Princeton and Slavery

Leave it to a university not to know its history.

Since our universities have become intellectual black holes—dead stars which no longer radiate light but instead suck enlightenment into darkness by the irresistible gravitational pull of their collapse—little wonder that whatever they have to say about their own history and slavery is mere obscurantism. But Princeton, for the moment, wins the palm and the laurel for militant ignorance. Here’s an educational institution that, more than any other, could boast of giving us our Constitution and Bill of Rights. Instead, it is engaged in today’s apparently gratifying (if perverse) self-flagellation of counting the ways in which it was complicit with slavery—minor, compared with the ways in which it gave us our liberty.

Yes, lots of slave-owning Southerners attended the College of New Jersey in its early days. And yes, the university’s first six presidents, from the time of its foundation in 1746, owned slaves—not astonishing when you consider that New Jersey did not abolish slavery until 1804, and that even such a vehement abolitionist as John Jay, a founder of the New York Manumission (anti-slavery) Society, also owned a slave or two at one point in his life. America was—to its everlasting shame—a slave-owning republic, until the northern states outlawed it out of a sense of justice and then fought a Civil War to extirpate it from the rest of the nation—not, as W.E. B. Du Bois rightly says, to assert states’ rights, or to adjust borders, but simply out of the moral recognition that slavery was wrong.

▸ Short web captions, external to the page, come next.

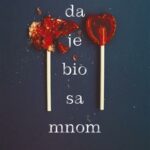 Da je bio sa mnom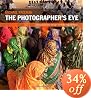 The Photographer's Eye: Composition and Design for Better Digital Photos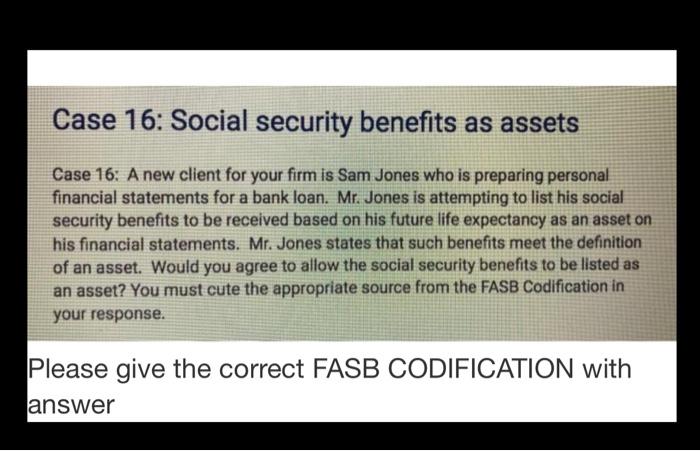  i need the fasb codification number please. Case 16: Social security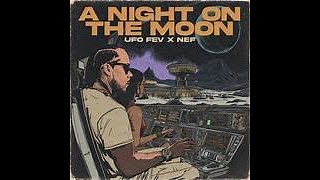 UFO Fev x Nef - A Night on the Moon REVIEW 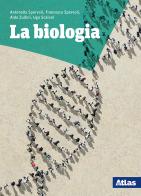 La biologia. Per le Scuole superiori. Con e-book. Con espansione online di Aldo Zullini, Antonella Sparvoli, Ugo Scaioni edito da Atlas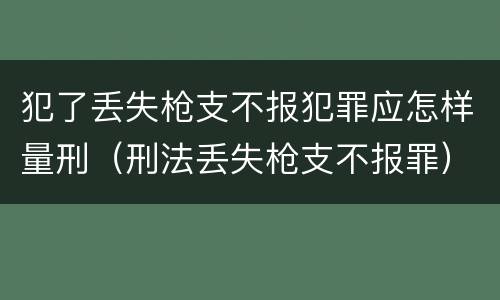 犯了丢失枪支不报犯罪应怎样量刑（刑法丢失枪支不报罪）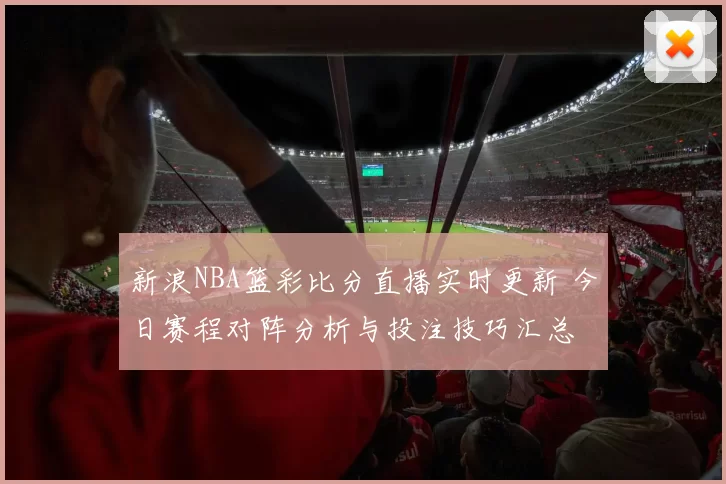新浪NBA篮彩比分直播实时更新 今日赛程对阵分析与投注技巧汇总
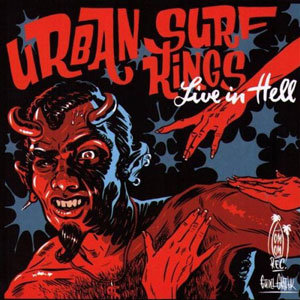 urban surf kings live in hell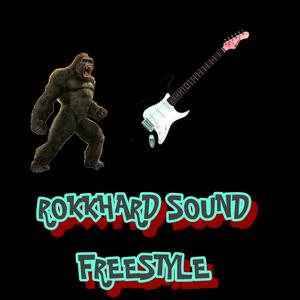 RokkHard Sound Freestyle (Explicit)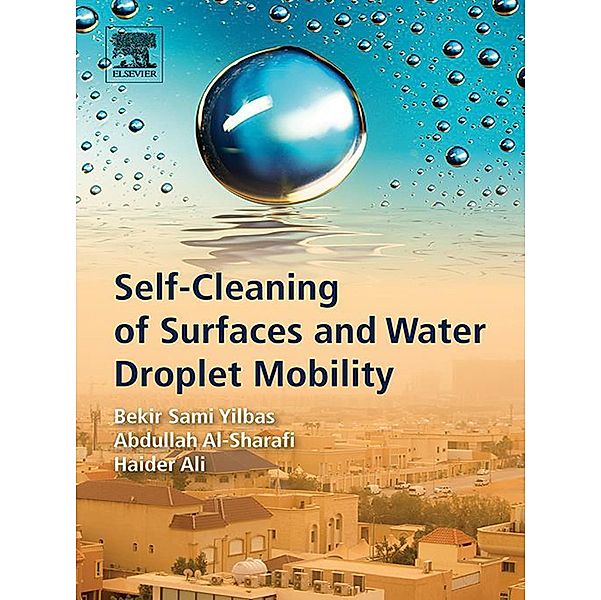 Self-Cleaning of Surfaces and Water Droplet Mobility, Bekir Sami Yilbas, Abdullah Al-Sharafi, Haider Ali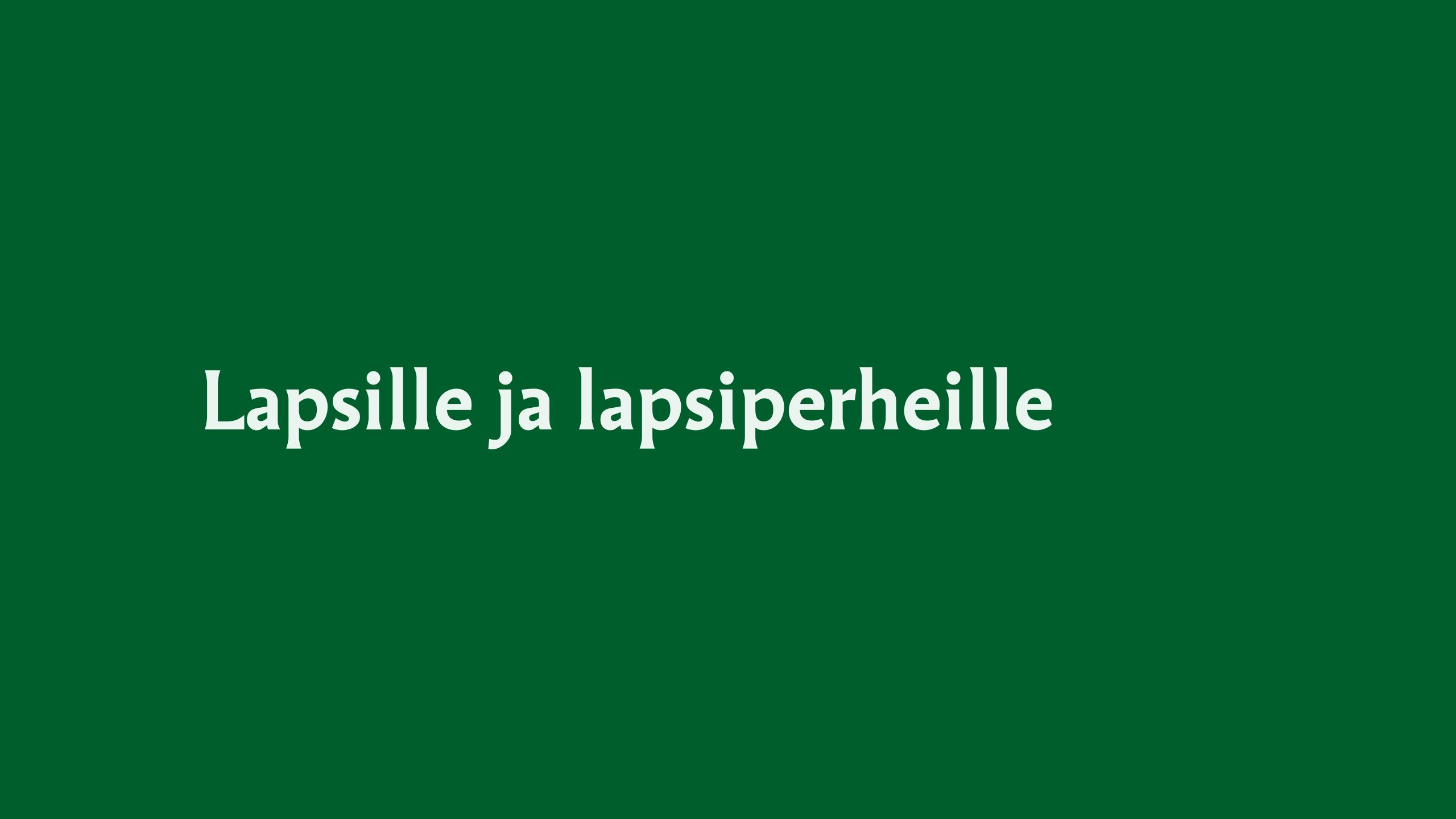 lapsille ja lapsiperheille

Every slave-owning Founding Father knew that it was wrong, including Thomas Jefferson, who wrote into the Declaration of Independence the immortal words that all men are created equal and endowed by their Creator with the unalienable right to liberty, and who wrote later in his life that “When the measure of [the slaves’] tears shall be full, when their groans shall have involved heaven itself in darkness, doubtless a god of justice will awaken to their distress, and . . . by his exterminating thunder, manifest his attention to the things of this world, and that they are not to be left to the guidance of a blind fatality.” And so He did, with His terrible swift sword.

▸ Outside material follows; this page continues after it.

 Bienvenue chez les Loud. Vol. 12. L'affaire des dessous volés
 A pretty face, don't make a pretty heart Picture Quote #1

One of those early Princeton presidents—the sixth, John Witherspoon, a signer of the Declaration of Independence—was a Scotch Presbyterian minister who brought to these shores the Scottish Enlightenment that also produced Adam Smith and David Hume, and that bristled with a belief in independence of thought and conscience and radical republicanism. And to whom did this great man impart these beliefs? None other than his favorite pupil, Virginia slave-owner James Madison, who went back home to the Piedmont on fire with the idea of liberty of conscience, an idea that, it so happened, ends only in political liberty for the intellectually consistent, as Madison emphatically was. And so Madison sat in his library overlooking the Blue Ridge Mountains, reading history and political philosophy, until he arrived at the Constitutional Convention of 1787 with a fully formed plan for the Constitution—which, with remarkable political flexibility, he was able to compromise into something that all the representatives could sign and all the states ratify. And when he understood, as leader of the first Congress under the new Constitution, how avid was the nation’s thirst for a Bill of Rights, he wrote one, and passed it through the legislature, sorry that he hadn’t made it his first piece of business.

Princeton is also currently flagellating itself over racist Virginian Woodrow Wilson, its president from 1902 until 1910. Good. Don’t stop. But racism wasn’t the worst of Wilson’s various faults. Above all, he hated his fellow Virginian Princetonian’s Constitution, and explicitly set out to crush it as an anachronism. Not just the Constitution but even the Declaration of Independence. Inalienable rights? “No doubt a great deal of nonsense has been talked about the inalienable rights of the individual, and a great deal that was mere vague sentiment and pleasing speculation has been put forward as fundamental principle,” Princeton’s president pontificated. But these notions are hogwash. And the Constitution framed to protect those inalienable rights is hopelessly obsolete. “Living political constitutions must be Darwinian in structure and practice,” he contended—meaning that the federal courts must become a permanent constitutional convention, with unelected judges continually adapting Madison’s masterpiece “with open minds, sometimes even with boldness and a touch of audacity,” to make it ever “more liberal, not to say more lax.” In practice, what he envisioned was government by “expert” administrators, rather than by the people’s elected representatives. Franklin Roosevelt took up this principle with gusto and steamrolled the Supreme Court when it rightly tried to stop him from carrying out the Wilsonian program to overturn the magnificent experiment in government of, by, and for the people that the Founding Fathers had proposed and that Abraham Lincoln had fought a Civil War to reassert. Now we have the Administrative State, first invented by Prussian chancellor Otto von Bismarck, and guided by Wilson’s tutelary philosopher, Georg W. F. Hegel.

So thanks, Princeton. You didn’t give us slavery, but you did give us “enlightened” despotism. And despotism generally outlasts enlightenment.

Meanwhile, will everyone please stop pretending that by airbrushing the past, Soviet-style, we can change present reality? We can’t. What is, is; what was, was. Face up to it, and then try as hard as you can—and with as much intelligence and historical information as Madison brought to bear—to make the future better.